- _Goal_: Transcribe the following material verbatim, omitting the pictures.

= = = =

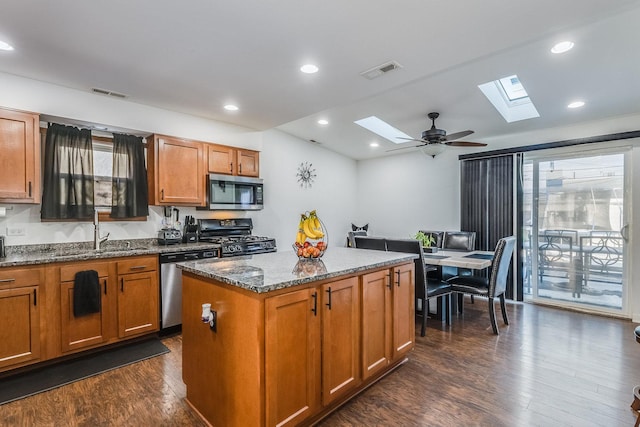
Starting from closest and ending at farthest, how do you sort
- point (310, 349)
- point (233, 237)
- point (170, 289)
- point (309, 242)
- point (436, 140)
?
1. point (310, 349)
2. point (309, 242)
3. point (170, 289)
4. point (436, 140)
5. point (233, 237)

= = = =

- _Finished answer_:
Starting from closest and ending at farthest, how do you sort
- point (310, 349)
- point (233, 237)
- point (170, 289)
- point (309, 242)
- point (436, 140)
?
1. point (310, 349)
2. point (309, 242)
3. point (170, 289)
4. point (436, 140)
5. point (233, 237)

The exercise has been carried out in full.